The Bullets won their championship with Unseld and Elvin Hayes and reached the NBA finals the following season as well, but Pollin was unable to keep up with the subsequent free agency explosion that sent salaries skyrocketing. He kept a shoestring front-office operation for much of the 1990s, was sometimes reticent to spend big for players, and developed a reputation for retaining employees who were loyal but not necessarily successful.
“I have no doubt that he kept me longer in positions than he should have,” Unseld said, “and longer than I wanted him to. He was loyal.”
Pollin’s frustration boiled over when he argued with Jordan at a labor negotiating session during the 1998-99 lockout. When Pollin complained that individual owners such as himself could no longer survive, Jordan suggested that Pollin sell his team. Less than a year later, Pollin and Jordan became partners in a relationship that never blossomed.

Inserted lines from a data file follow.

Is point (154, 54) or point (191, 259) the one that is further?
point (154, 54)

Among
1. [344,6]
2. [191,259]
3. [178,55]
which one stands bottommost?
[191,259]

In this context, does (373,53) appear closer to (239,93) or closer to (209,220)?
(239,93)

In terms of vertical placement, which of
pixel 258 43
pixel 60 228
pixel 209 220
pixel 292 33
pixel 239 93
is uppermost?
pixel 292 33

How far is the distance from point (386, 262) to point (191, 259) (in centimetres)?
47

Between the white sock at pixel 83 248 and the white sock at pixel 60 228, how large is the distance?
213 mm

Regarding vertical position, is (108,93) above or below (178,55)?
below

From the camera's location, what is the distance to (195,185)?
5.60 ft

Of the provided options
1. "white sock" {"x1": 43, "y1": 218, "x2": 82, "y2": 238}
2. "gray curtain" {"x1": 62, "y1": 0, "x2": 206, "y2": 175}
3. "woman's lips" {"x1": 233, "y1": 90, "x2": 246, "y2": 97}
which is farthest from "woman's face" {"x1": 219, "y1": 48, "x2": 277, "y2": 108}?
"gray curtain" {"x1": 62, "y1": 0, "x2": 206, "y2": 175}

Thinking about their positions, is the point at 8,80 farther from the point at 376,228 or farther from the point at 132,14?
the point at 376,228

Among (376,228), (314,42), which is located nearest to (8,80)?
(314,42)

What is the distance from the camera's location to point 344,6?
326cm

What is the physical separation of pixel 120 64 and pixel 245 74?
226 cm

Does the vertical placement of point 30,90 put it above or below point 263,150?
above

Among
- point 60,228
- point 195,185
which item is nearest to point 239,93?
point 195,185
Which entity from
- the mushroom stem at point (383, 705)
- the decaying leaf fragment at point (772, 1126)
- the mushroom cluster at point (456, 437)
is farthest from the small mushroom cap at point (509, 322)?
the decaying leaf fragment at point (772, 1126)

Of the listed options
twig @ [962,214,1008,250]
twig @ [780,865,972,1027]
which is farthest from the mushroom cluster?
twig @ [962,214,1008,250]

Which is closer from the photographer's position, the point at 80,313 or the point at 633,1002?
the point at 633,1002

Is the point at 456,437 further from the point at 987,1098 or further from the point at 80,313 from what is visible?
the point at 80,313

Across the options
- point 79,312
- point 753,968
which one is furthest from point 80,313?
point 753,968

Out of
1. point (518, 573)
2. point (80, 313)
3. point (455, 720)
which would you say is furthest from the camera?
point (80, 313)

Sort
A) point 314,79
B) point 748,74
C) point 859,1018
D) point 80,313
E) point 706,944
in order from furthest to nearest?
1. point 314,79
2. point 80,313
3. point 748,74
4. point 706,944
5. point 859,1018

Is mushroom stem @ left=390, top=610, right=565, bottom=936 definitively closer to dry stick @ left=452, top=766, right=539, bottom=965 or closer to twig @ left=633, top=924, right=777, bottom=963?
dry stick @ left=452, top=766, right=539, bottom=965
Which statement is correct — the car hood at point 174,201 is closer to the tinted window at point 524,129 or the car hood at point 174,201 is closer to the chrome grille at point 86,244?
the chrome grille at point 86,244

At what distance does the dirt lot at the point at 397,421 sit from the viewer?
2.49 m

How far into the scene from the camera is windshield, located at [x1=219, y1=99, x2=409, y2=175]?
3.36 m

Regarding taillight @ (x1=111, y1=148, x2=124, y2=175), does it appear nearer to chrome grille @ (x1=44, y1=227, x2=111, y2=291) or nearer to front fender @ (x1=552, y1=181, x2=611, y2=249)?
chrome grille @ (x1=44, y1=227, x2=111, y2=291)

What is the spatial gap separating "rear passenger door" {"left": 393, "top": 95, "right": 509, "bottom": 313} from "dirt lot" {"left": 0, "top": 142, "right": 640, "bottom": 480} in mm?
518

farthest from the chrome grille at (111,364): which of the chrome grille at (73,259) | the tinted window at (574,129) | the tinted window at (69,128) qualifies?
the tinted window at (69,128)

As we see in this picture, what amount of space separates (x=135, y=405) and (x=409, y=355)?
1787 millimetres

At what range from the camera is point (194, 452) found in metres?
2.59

After far too many losing seasons to count, the Wizards finally started winning again in recent years. A 2005 playoff series victory was the franchise’s first in 23 years, and the team returned to the postseason for the next three seasons.
Pollin’s other major franchise was more successful competitively, if not financially. The Capitals, faced with the daunting task of turning Washington into a hockey town, made the playoffs regularly in the 1980s and 1990s but also lost $20 million the year they made the Stanley Cup finals in 1998. Pollin sold the team to Leonsis the following year.
In addition to his wife, Pollin is survived by sons Robert and James, two granddaughters and one great granddaughter.